Exercise prompt:
In the passage on the foster care workforce, how much time can each worker turnover add to a child's time in foster care, according to the research cited?

Some foster care agencies have tried to boost salaries by doubling down on private fundraising efforts. They’ve also attempted to make the jobs more appealing by offering hybrid work, and partnering with local colleges and universities to provide higher education pathways.
“RESEARCH in the field shows that every time a worker turns over, it can add up to six additional months to a child’s time in foster care.”
— Kathleen Brady-Stepien, Council of Family and Child Caring Agencies
In a statement emailed to The Imprint, Jess Dannhauser, commissioner of the Administration for Children’s Services, said his agency is “grateful to the committed child welfare and juvenile justice staff who serve children, youth, and families with care and compassion.”
He noted that New York City “has taken steps to better support the child welfare provider workforce,” through its Foster Care Workforce Enhancement and Provider Agency Scholarship Program, which allows family-serving employees to obtain social work master’s degrees “to further their child welfare and juvenile justice careers.”
Dannhauser said the recent workforce data released by the community-based agencies “reinforces how important steps like these are needed throughout New York State.”
But without enough funding for salaries, these measures may not be enough, said Mary Jane Dessables, who authored nine workforce reports for the council.

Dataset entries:

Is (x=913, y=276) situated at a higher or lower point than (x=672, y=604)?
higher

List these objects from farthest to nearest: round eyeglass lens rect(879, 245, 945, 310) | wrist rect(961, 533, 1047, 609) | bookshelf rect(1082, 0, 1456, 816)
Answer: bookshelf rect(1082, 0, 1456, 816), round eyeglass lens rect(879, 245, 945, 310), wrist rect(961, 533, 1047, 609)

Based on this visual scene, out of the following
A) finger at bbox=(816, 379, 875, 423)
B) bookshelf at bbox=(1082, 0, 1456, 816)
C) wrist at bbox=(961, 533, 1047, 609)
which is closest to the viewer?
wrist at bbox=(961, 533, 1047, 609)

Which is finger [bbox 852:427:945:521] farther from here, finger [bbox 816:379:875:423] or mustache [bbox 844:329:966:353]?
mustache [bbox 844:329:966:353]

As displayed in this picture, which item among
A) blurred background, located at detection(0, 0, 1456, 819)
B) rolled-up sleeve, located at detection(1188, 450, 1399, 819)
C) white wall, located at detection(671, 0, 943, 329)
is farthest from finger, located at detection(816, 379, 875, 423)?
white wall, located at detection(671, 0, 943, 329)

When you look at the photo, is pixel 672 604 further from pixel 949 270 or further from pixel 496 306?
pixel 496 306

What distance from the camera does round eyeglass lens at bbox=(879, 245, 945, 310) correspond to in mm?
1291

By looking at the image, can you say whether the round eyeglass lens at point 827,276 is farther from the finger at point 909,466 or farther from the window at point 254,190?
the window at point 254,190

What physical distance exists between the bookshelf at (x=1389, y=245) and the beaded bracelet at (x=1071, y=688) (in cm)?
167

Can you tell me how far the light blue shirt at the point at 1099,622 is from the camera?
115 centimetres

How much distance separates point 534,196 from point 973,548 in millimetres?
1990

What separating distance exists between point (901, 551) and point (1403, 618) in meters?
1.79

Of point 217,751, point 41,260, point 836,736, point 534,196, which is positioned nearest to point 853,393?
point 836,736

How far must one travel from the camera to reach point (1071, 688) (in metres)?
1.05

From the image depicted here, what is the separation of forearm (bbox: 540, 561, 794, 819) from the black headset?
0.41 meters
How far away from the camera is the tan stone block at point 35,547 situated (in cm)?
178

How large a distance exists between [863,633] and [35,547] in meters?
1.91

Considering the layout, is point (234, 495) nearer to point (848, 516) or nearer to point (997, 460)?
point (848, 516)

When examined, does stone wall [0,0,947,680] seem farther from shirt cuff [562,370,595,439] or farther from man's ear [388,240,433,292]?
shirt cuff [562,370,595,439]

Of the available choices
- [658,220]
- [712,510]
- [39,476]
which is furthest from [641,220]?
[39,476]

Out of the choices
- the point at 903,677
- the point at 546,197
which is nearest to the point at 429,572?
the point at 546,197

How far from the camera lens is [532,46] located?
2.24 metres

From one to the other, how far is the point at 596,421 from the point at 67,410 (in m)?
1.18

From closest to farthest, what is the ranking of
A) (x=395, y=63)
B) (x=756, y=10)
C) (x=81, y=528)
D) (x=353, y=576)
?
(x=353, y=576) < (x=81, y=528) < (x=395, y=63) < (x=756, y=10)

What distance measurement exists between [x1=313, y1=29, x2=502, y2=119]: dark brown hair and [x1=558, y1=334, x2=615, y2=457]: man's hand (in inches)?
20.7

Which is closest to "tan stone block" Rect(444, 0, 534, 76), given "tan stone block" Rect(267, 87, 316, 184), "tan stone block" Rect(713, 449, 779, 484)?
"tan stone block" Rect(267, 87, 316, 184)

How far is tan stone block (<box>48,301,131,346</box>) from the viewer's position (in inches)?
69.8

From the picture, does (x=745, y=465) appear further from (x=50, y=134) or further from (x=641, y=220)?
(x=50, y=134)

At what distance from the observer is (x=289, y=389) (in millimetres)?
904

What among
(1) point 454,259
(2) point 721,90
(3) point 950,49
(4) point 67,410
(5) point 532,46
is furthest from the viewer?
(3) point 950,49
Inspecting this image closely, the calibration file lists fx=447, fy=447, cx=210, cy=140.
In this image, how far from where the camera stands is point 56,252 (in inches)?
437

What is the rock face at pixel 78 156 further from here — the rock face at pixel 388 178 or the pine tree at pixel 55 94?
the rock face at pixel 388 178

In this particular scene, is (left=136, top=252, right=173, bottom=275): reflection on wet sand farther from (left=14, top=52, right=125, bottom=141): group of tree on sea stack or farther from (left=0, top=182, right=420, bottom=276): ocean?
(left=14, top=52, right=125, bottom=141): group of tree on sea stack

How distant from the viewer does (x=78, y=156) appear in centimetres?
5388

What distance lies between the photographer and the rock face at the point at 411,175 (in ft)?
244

--

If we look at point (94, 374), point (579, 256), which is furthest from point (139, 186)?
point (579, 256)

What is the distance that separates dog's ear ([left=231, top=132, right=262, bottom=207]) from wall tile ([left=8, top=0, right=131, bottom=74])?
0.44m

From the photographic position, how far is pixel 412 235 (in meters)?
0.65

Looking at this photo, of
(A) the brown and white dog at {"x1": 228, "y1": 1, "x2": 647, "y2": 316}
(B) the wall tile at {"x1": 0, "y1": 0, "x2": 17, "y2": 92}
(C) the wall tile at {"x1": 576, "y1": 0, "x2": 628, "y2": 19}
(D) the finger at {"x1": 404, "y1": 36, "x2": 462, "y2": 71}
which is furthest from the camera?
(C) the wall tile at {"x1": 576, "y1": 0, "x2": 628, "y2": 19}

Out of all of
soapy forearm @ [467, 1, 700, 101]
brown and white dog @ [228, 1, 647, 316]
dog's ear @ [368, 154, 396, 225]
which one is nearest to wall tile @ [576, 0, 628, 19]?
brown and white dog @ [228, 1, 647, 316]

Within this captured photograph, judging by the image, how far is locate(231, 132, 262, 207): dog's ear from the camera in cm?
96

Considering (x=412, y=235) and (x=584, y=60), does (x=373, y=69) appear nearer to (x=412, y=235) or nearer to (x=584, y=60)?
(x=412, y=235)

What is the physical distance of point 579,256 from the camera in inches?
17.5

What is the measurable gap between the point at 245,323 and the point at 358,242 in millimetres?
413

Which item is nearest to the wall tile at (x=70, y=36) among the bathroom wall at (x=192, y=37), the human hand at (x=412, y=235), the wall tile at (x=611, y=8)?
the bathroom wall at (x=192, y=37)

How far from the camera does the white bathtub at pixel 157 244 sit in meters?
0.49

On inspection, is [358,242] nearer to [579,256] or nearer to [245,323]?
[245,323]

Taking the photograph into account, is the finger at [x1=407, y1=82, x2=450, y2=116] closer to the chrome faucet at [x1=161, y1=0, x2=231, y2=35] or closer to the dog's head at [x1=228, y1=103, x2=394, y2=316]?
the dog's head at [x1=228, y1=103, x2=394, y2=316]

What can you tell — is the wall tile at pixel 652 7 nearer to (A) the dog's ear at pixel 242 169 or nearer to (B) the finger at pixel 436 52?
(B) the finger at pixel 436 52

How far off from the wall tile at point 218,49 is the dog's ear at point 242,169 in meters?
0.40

Exercise response:
Up to six additional months.